WRITER : Admin|DATE : 24-11-06|CATEGORY : Movies
No Avenger can bear the thought of losing those connections, even in the face of annihilation. The one character in the film who can, and does, is Thanos himself.
Thanos is the only person in Infinity War who faces that choice — sacrifice who you love or else see your grand plans fall to ruin — and finds the will to make the sacrifice. That horrible strength is the one thing he has over our heroes — more than his powers or his weapons or his guile — and it’s what lets him win this war. He is willing to do what none of The Avengers will or even can. And it creates one of the most devastating losses and final sequences in any superhero film so far.
It also helps establish a villain worthy of the magnitude of this moment. Until now, Thanos has been one big, vaguely-defined promise. A sinister smile in The Avengers, a brief appearance in Guardians of the Galaxy, and one final tease in Age of Ultron were all Marvel movie fans had to go on before this mega-crossover. The accumulated effect amount to a generic baddie who made the occasional threat and pulled strings behind the scenes, but who was still largely a blank slate when it came time for him to step into the spotlight and assume the major villain role in the team-up of team-ups.
Thankfully, that gave the Russo Bros. and writers Stephen McFeely and Christopher Markus the opportunity to fill in those blanks with a distinctive and intriguing character. Rather than offering the standard stentorian, megalomaniacal baddie, this film’s version of the “Mad Titan” is a quiet, almost contemplative antagonist in Infinity War. There’s a genteel, even empathetic quality to him in the movie, one that makes him an unexpectedly subdued but no less effective challenge to Earth’s Mightiest Heroes.
Some of that comes from his modus operandi. Instead of world domination, Thanos’s goal is to wipe out half of all life in the universe. But rather than freighting him with the goal of slaughter for slaughter’s sake, Infinity War turns Thanos into an acolyte of Malthusian creative destruction, one who views himself as a humanitarian. In a universe with limited resources, he wants to eliminate half the population not out of revenge, vindictiveness, or cruelty, but as a controlled burn, so that the remainder can live and live well, and avoid the devastation that his own planet faced when those resources ran out.

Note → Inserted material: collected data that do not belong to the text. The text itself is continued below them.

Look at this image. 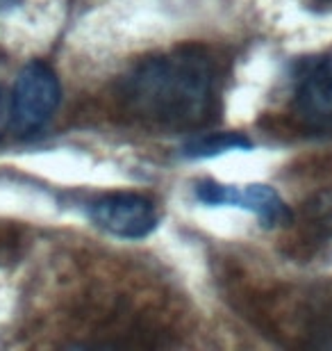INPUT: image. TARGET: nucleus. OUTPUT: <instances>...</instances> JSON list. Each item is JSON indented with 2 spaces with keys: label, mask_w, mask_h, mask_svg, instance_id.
Returning <instances> with one entry per match:
<instances>
[{
  "label": "nucleus",
  "mask_w": 332,
  "mask_h": 351,
  "mask_svg": "<svg viewBox=\"0 0 332 351\" xmlns=\"http://www.w3.org/2000/svg\"><path fill=\"white\" fill-rule=\"evenodd\" d=\"M125 98L151 121L196 125L214 108V66L199 51L148 60L128 75Z\"/></svg>",
  "instance_id": "1"
},
{
  "label": "nucleus",
  "mask_w": 332,
  "mask_h": 351,
  "mask_svg": "<svg viewBox=\"0 0 332 351\" xmlns=\"http://www.w3.org/2000/svg\"><path fill=\"white\" fill-rule=\"evenodd\" d=\"M292 112L312 135H332V53L303 55L292 64Z\"/></svg>",
  "instance_id": "2"
},
{
  "label": "nucleus",
  "mask_w": 332,
  "mask_h": 351,
  "mask_svg": "<svg viewBox=\"0 0 332 351\" xmlns=\"http://www.w3.org/2000/svg\"><path fill=\"white\" fill-rule=\"evenodd\" d=\"M62 89L58 75L46 62L34 60L21 69L12 94L10 119L18 135H34L51 121L60 105Z\"/></svg>",
  "instance_id": "3"
},
{
  "label": "nucleus",
  "mask_w": 332,
  "mask_h": 351,
  "mask_svg": "<svg viewBox=\"0 0 332 351\" xmlns=\"http://www.w3.org/2000/svg\"><path fill=\"white\" fill-rule=\"evenodd\" d=\"M89 219L121 240H144L157 228L159 215L146 196L107 194L89 206Z\"/></svg>",
  "instance_id": "4"
},
{
  "label": "nucleus",
  "mask_w": 332,
  "mask_h": 351,
  "mask_svg": "<svg viewBox=\"0 0 332 351\" xmlns=\"http://www.w3.org/2000/svg\"><path fill=\"white\" fill-rule=\"evenodd\" d=\"M223 206H237L251 210L259 219V223L266 228L292 221V210L282 201V196L271 185H262V182H253V185H244V187L225 185Z\"/></svg>",
  "instance_id": "5"
},
{
  "label": "nucleus",
  "mask_w": 332,
  "mask_h": 351,
  "mask_svg": "<svg viewBox=\"0 0 332 351\" xmlns=\"http://www.w3.org/2000/svg\"><path fill=\"white\" fill-rule=\"evenodd\" d=\"M253 149V142L242 132H209L199 139H192L182 146V156L192 160H207L223 156L230 151H248Z\"/></svg>",
  "instance_id": "6"
},
{
  "label": "nucleus",
  "mask_w": 332,
  "mask_h": 351,
  "mask_svg": "<svg viewBox=\"0 0 332 351\" xmlns=\"http://www.w3.org/2000/svg\"><path fill=\"white\" fill-rule=\"evenodd\" d=\"M194 196H196V201H201L205 203V206H223V182H218V180H201V182H196V187H194Z\"/></svg>",
  "instance_id": "7"
},
{
  "label": "nucleus",
  "mask_w": 332,
  "mask_h": 351,
  "mask_svg": "<svg viewBox=\"0 0 332 351\" xmlns=\"http://www.w3.org/2000/svg\"><path fill=\"white\" fill-rule=\"evenodd\" d=\"M5 119H7V105H5V96L0 94V128H3Z\"/></svg>",
  "instance_id": "8"
}]
</instances>
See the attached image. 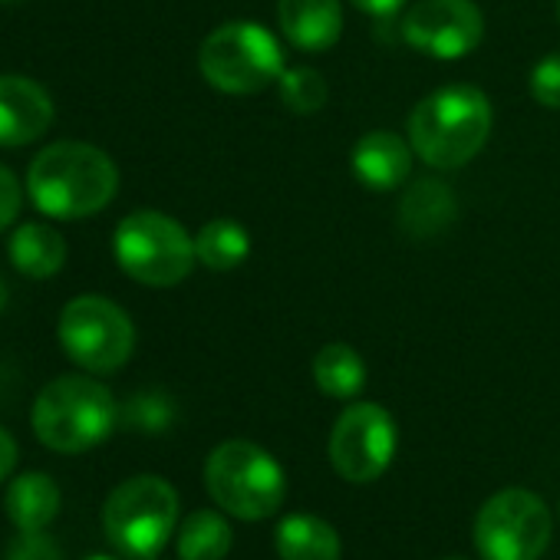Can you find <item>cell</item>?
<instances>
[{
  "label": "cell",
  "instance_id": "1",
  "mask_svg": "<svg viewBox=\"0 0 560 560\" xmlns=\"http://www.w3.org/2000/svg\"><path fill=\"white\" fill-rule=\"evenodd\" d=\"M34 205L57 221H80L100 214L119 191L116 162L90 142H54L27 172Z\"/></svg>",
  "mask_w": 560,
  "mask_h": 560
},
{
  "label": "cell",
  "instance_id": "2",
  "mask_svg": "<svg viewBox=\"0 0 560 560\" xmlns=\"http://www.w3.org/2000/svg\"><path fill=\"white\" fill-rule=\"evenodd\" d=\"M491 100L471 83H448L416 103L409 116V142L416 159L432 168L468 165L491 136Z\"/></svg>",
  "mask_w": 560,
  "mask_h": 560
},
{
  "label": "cell",
  "instance_id": "3",
  "mask_svg": "<svg viewBox=\"0 0 560 560\" xmlns=\"http://www.w3.org/2000/svg\"><path fill=\"white\" fill-rule=\"evenodd\" d=\"M119 416L116 396L100 380L60 376L37 393L31 425L50 452L83 455L113 435Z\"/></svg>",
  "mask_w": 560,
  "mask_h": 560
},
{
  "label": "cell",
  "instance_id": "4",
  "mask_svg": "<svg viewBox=\"0 0 560 560\" xmlns=\"http://www.w3.org/2000/svg\"><path fill=\"white\" fill-rule=\"evenodd\" d=\"M205 488L224 514L254 524L280 511L288 498V475L257 442L228 439L205 458Z\"/></svg>",
  "mask_w": 560,
  "mask_h": 560
},
{
  "label": "cell",
  "instance_id": "5",
  "mask_svg": "<svg viewBox=\"0 0 560 560\" xmlns=\"http://www.w3.org/2000/svg\"><path fill=\"white\" fill-rule=\"evenodd\" d=\"M198 70L205 83L228 96H254L284 77V47L254 21H228L214 27L201 50Z\"/></svg>",
  "mask_w": 560,
  "mask_h": 560
},
{
  "label": "cell",
  "instance_id": "6",
  "mask_svg": "<svg viewBox=\"0 0 560 560\" xmlns=\"http://www.w3.org/2000/svg\"><path fill=\"white\" fill-rule=\"evenodd\" d=\"M178 524V491L159 475H136L116 485L103 504L106 540L129 560H152Z\"/></svg>",
  "mask_w": 560,
  "mask_h": 560
},
{
  "label": "cell",
  "instance_id": "7",
  "mask_svg": "<svg viewBox=\"0 0 560 560\" xmlns=\"http://www.w3.org/2000/svg\"><path fill=\"white\" fill-rule=\"evenodd\" d=\"M116 264L145 288H175L195 267V237L165 211H132L116 224Z\"/></svg>",
  "mask_w": 560,
  "mask_h": 560
},
{
  "label": "cell",
  "instance_id": "8",
  "mask_svg": "<svg viewBox=\"0 0 560 560\" xmlns=\"http://www.w3.org/2000/svg\"><path fill=\"white\" fill-rule=\"evenodd\" d=\"M63 353L86 373L109 376L122 370L136 350V327L129 314L96 294L70 301L57 327Z\"/></svg>",
  "mask_w": 560,
  "mask_h": 560
},
{
  "label": "cell",
  "instance_id": "9",
  "mask_svg": "<svg viewBox=\"0 0 560 560\" xmlns=\"http://www.w3.org/2000/svg\"><path fill=\"white\" fill-rule=\"evenodd\" d=\"M553 534L550 508L527 488L494 491L471 527L481 560H540Z\"/></svg>",
  "mask_w": 560,
  "mask_h": 560
},
{
  "label": "cell",
  "instance_id": "10",
  "mask_svg": "<svg viewBox=\"0 0 560 560\" xmlns=\"http://www.w3.org/2000/svg\"><path fill=\"white\" fill-rule=\"evenodd\" d=\"M399 432L386 406L353 402L340 412L330 432V465L350 485L376 481L396 458Z\"/></svg>",
  "mask_w": 560,
  "mask_h": 560
},
{
  "label": "cell",
  "instance_id": "11",
  "mask_svg": "<svg viewBox=\"0 0 560 560\" xmlns=\"http://www.w3.org/2000/svg\"><path fill=\"white\" fill-rule=\"evenodd\" d=\"M399 34L432 60H465L485 37V14L475 0H416Z\"/></svg>",
  "mask_w": 560,
  "mask_h": 560
},
{
  "label": "cell",
  "instance_id": "12",
  "mask_svg": "<svg viewBox=\"0 0 560 560\" xmlns=\"http://www.w3.org/2000/svg\"><path fill=\"white\" fill-rule=\"evenodd\" d=\"M54 122L50 93L18 73L0 77V149H21L37 142Z\"/></svg>",
  "mask_w": 560,
  "mask_h": 560
},
{
  "label": "cell",
  "instance_id": "13",
  "mask_svg": "<svg viewBox=\"0 0 560 560\" xmlns=\"http://www.w3.org/2000/svg\"><path fill=\"white\" fill-rule=\"evenodd\" d=\"M412 142L389 129H373L360 136V142L350 152V168L357 182L370 191H393L399 188L412 172Z\"/></svg>",
  "mask_w": 560,
  "mask_h": 560
},
{
  "label": "cell",
  "instance_id": "14",
  "mask_svg": "<svg viewBox=\"0 0 560 560\" xmlns=\"http://www.w3.org/2000/svg\"><path fill=\"white\" fill-rule=\"evenodd\" d=\"M277 21L288 44L324 54L343 37V0H277Z\"/></svg>",
  "mask_w": 560,
  "mask_h": 560
},
{
  "label": "cell",
  "instance_id": "15",
  "mask_svg": "<svg viewBox=\"0 0 560 560\" xmlns=\"http://www.w3.org/2000/svg\"><path fill=\"white\" fill-rule=\"evenodd\" d=\"M458 201L452 188L439 178H419L406 188L399 201V228L412 241H432L455 221Z\"/></svg>",
  "mask_w": 560,
  "mask_h": 560
},
{
  "label": "cell",
  "instance_id": "16",
  "mask_svg": "<svg viewBox=\"0 0 560 560\" xmlns=\"http://www.w3.org/2000/svg\"><path fill=\"white\" fill-rule=\"evenodd\" d=\"M63 508V491L47 471H24L8 485L4 514L18 530H47Z\"/></svg>",
  "mask_w": 560,
  "mask_h": 560
},
{
  "label": "cell",
  "instance_id": "17",
  "mask_svg": "<svg viewBox=\"0 0 560 560\" xmlns=\"http://www.w3.org/2000/svg\"><path fill=\"white\" fill-rule=\"evenodd\" d=\"M280 560H340V534L330 521L298 511L288 514L273 530Z\"/></svg>",
  "mask_w": 560,
  "mask_h": 560
},
{
  "label": "cell",
  "instance_id": "18",
  "mask_svg": "<svg viewBox=\"0 0 560 560\" xmlns=\"http://www.w3.org/2000/svg\"><path fill=\"white\" fill-rule=\"evenodd\" d=\"M8 257L11 264L34 280H47L63 270L67 264V241L57 228L44 221H27L21 224L11 241H8Z\"/></svg>",
  "mask_w": 560,
  "mask_h": 560
},
{
  "label": "cell",
  "instance_id": "19",
  "mask_svg": "<svg viewBox=\"0 0 560 560\" xmlns=\"http://www.w3.org/2000/svg\"><path fill=\"white\" fill-rule=\"evenodd\" d=\"M314 383L330 399H357L366 386V363L350 343H327L314 357Z\"/></svg>",
  "mask_w": 560,
  "mask_h": 560
},
{
  "label": "cell",
  "instance_id": "20",
  "mask_svg": "<svg viewBox=\"0 0 560 560\" xmlns=\"http://www.w3.org/2000/svg\"><path fill=\"white\" fill-rule=\"evenodd\" d=\"M231 544H234V530L228 517L211 508L191 511L178 524V537H175L178 560H224L231 553Z\"/></svg>",
  "mask_w": 560,
  "mask_h": 560
},
{
  "label": "cell",
  "instance_id": "21",
  "mask_svg": "<svg viewBox=\"0 0 560 560\" xmlns=\"http://www.w3.org/2000/svg\"><path fill=\"white\" fill-rule=\"evenodd\" d=\"M250 254V234L244 224L231 221V218H214L208 224H201V231L195 234V257L218 273L237 270Z\"/></svg>",
  "mask_w": 560,
  "mask_h": 560
},
{
  "label": "cell",
  "instance_id": "22",
  "mask_svg": "<svg viewBox=\"0 0 560 560\" xmlns=\"http://www.w3.org/2000/svg\"><path fill=\"white\" fill-rule=\"evenodd\" d=\"M280 103H284L294 116H314L327 106V80L314 67H294L284 70V77L277 80Z\"/></svg>",
  "mask_w": 560,
  "mask_h": 560
},
{
  "label": "cell",
  "instance_id": "23",
  "mask_svg": "<svg viewBox=\"0 0 560 560\" xmlns=\"http://www.w3.org/2000/svg\"><path fill=\"white\" fill-rule=\"evenodd\" d=\"M172 416H175V409H172L168 396H162V393H139L122 409V422L132 425V429H142V432L168 429Z\"/></svg>",
  "mask_w": 560,
  "mask_h": 560
},
{
  "label": "cell",
  "instance_id": "24",
  "mask_svg": "<svg viewBox=\"0 0 560 560\" xmlns=\"http://www.w3.org/2000/svg\"><path fill=\"white\" fill-rule=\"evenodd\" d=\"M527 90L544 109H560V54H547L530 67Z\"/></svg>",
  "mask_w": 560,
  "mask_h": 560
},
{
  "label": "cell",
  "instance_id": "25",
  "mask_svg": "<svg viewBox=\"0 0 560 560\" xmlns=\"http://www.w3.org/2000/svg\"><path fill=\"white\" fill-rule=\"evenodd\" d=\"M4 560H63V547L50 530H21Z\"/></svg>",
  "mask_w": 560,
  "mask_h": 560
},
{
  "label": "cell",
  "instance_id": "26",
  "mask_svg": "<svg viewBox=\"0 0 560 560\" xmlns=\"http://www.w3.org/2000/svg\"><path fill=\"white\" fill-rule=\"evenodd\" d=\"M21 182L11 168L0 165V231H8L21 214Z\"/></svg>",
  "mask_w": 560,
  "mask_h": 560
},
{
  "label": "cell",
  "instance_id": "27",
  "mask_svg": "<svg viewBox=\"0 0 560 560\" xmlns=\"http://www.w3.org/2000/svg\"><path fill=\"white\" fill-rule=\"evenodd\" d=\"M18 458H21V448L14 442V435L0 425V481H8L18 468Z\"/></svg>",
  "mask_w": 560,
  "mask_h": 560
},
{
  "label": "cell",
  "instance_id": "28",
  "mask_svg": "<svg viewBox=\"0 0 560 560\" xmlns=\"http://www.w3.org/2000/svg\"><path fill=\"white\" fill-rule=\"evenodd\" d=\"M350 4L370 18H393V14H399L402 4H409V0H350Z\"/></svg>",
  "mask_w": 560,
  "mask_h": 560
},
{
  "label": "cell",
  "instance_id": "29",
  "mask_svg": "<svg viewBox=\"0 0 560 560\" xmlns=\"http://www.w3.org/2000/svg\"><path fill=\"white\" fill-rule=\"evenodd\" d=\"M4 301H8V288H4V280H0V311H4Z\"/></svg>",
  "mask_w": 560,
  "mask_h": 560
},
{
  "label": "cell",
  "instance_id": "30",
  "mask_svg": "<svg viewBox=\"0 0 560 560\" xmlns=\"http://www.w3.org/2000/svg\"><path fill=\"white\" fill-rule=\"evenodd\" d=\"M83 560H116V557H109V553H90V557H83Z\"/></svg>",
  "mask_w": 560,
  "mask_h": 560
},
{
  "label": "cell",
  "instance_id": "31",
  "mask_svg": "<svg viewBox=\"0 0 560 560\" xmlns=\"http://www.w3.org/2000/svg\"><path fill=\"white\" fill-rule=\"evenodd\" d=\"M4 8H18V4H24V0H0Z\"/></svg>",
  "mask_w": 560,
  "mask_h": 560
},
{
  "label": "cell",
  "instance_id": "32",
  "mask_svg": "<svg viewBox=\"0 0 560 560\" xmlns=\"http://www.w3.org/2000/svg\"><path fill=\"white\" fill-rule=\"evenodd\" d=\"M557 18H560V0H557Z\"/></svg>",
  "mask_w": 560,
  "mask_h": 560
},
{
  "label": "cell",
  "instance_id": "33",
  "mask_svg": "<svg viewBox=\"0 0 560 560\" xmlns=\"http://www.w3.org/2000/svg\"><path fill=\"white\" fill-rule=\"evenodd\" d=\"M448 560H465V557H448Z\"/></svg>",
  "mask_w": 560,
  "mask_h": 560
},
{
  "label": "cell",
  "instance_id": "34",
  "mask_svg": "<svg viewBox=\"0 0 560 560\" xmlns=\"http://www.w3.org/2000/svg\"><path fill=\"white\" fill-rule=\"evenodd\" d=\"M152 560H159V557H152Z\"/></svg>",
  "mask_w": 560,
  "mask_h": 560
}]
</instances>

In that, Thanos is the MCU’s Ozymandias — someone who does a terrible thing that results in the loss of countless lives, but who means for it to serve the greater good. Thanos’s perspective is efficiently conveyed and surprisingly heady for a popcorn flick, dealing with notions of the extremes of a utilitarian viewpoint that blends well with Thanos’s own seemingly dispassionate but subtly affected presence in the film.
Much of that sense owes to Josh Brolin’s outstanding performance. There is a wistfulness, almost a sense of resignation, in Thanos’s voice and bearing as he cuts his horrific path through the galaxy. It would be easy for Infinity War to come off misguided in its attempts to find depths of character and motivation in this murderous purple goon, but Brolin finds a balance between both menace and an unassuming warmth in Thanos that nigh-instantly makes him unique as a villain, not to mention deep and different enough to justify his position as the would-be final boss of the Marvel Cinematic Universe.
But much of it also owes to the animators and artists who bring Thanos to life. A sizeable chunk of the action in Infinity War falls victim to the same, weightless CGI maelstrom that afflicts almost all blockbuster movies of recent vintage. While individual images of hordes of Avengers and their allies squaring off against alien attackers, or whirring ovoids hovering over New York City stand out, too often the film devolves into quick cuts of 3D cartoons smashing into one another, without enough clarity or realism to make them more than a high-speed collisions of computer-animated piñatas.
Thanos, however, is a consistent exception. More than any other computer-aided element of the film, his gravitas and impact as a character are dependent upon subtle changes in his facial expressions that reveal smaller shifts in his mood or reactions. As much as for any other CGI character on the silver screen, Brolin’s performance is captured in the slight curve of Thanos’s lips, the furrowing of his brow, or a weary, mournful look in his eyes.
Despite his appearance as an armor-clad, purple-skinned brute, Thanos is a villain with a soul, one conspicuously on display even as he toys with and eventually decimates our heroes. That alone is an achievement of performance, digital artistry, and writing that come together to produce a villain worthy the grand finale to a decade’s worth of adventures.